Study questions ▸
1/ From the passage on Bailey's brain tumor treatment, write out the words from "After radiation and" to "could be administered.".
2/ According to the passage on Bailey's brain tumor treatment, what did surgeon Allan Friedman insert into Bailey's brain during the second surgery?
3/ Continue the passage on Bailey's brain tumor treatment from its last sentence.

Excerpt to read ▸
Segment Open

This was 1996, and after a new round of brain scans and meetings, Bailey was put on a drug called temozolomide, which today is sold under the brand name Temodar. Bailey was just the twelfth person ever to get it. Friedman was as optimistic as he could be under the circumstances. Bailey was an energetic young man, and his initial operation had cut the tumor down to the size of a lentil. And for three months, the news was good. With temozolomide, along with standard chemotherapy and radiation, Bailey’s brain scans were clear.
After radiation and drug therapy, standard treatment would have been to leave well enough alone. But Bailey and Friedman weren’t done. During the second surgery, surgeon Allan Friedman (no relation to Henry) had inserted a port, or shunt, a tube physically implanted in Bailey’s brain through which another experimental treatment could be administered.

Segment Closed

Recorded data ▸
Segment Open

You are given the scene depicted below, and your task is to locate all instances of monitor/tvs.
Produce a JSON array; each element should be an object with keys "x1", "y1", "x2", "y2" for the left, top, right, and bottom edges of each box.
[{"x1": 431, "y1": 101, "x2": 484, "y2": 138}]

Segment Closed

Task-by-task answers ▸
1/
After radiation and drug therapy, standard treatment would have been to leave well enough alone. But Bailey and Friedman weren’t done. During the second surgery, surgeon Allan Friedman (no relation to Henry) had inserted a port, or shunt, a tube physically implanted in Bailey’s brain through which another experimental treatment could be administered.

2/ A port, or shunt: a tube implanted in his brain through which another experimental treatment could be given.

3/
The approach is called monoclonal antibody therapy. Proteins from a malignant glioma are loaded onto human immune cells, which learn to react to those proteins. These cells are cloned in the lab and bonded to radioactive iodine. Administered through the shunt, the treatment is supposed to work like a smart bomb. Guided by the immune c
ells, the radiation goes on a search and destroy mission straight to the cancer cells, leaving the surrounding brain tissue unhurt.
For Bailey, the experience was a bit unsettling. Every day, an official from the Nuclear Regulatory Commission would come to Bailey’s hospital room with a Geiger counter to make sure the radiation from the antibodies wasn’t seeping into the rest of the hospital. But Bailey responded well—very well. In the vast majority of GBM cases, the cancer comes back within a few months, and the patients die a few months later. But by the time my team met David Bailey, he had gone more than a dozen years without a trace of malignant growth. That’s a spectacular result. So good, you might call it a miracle.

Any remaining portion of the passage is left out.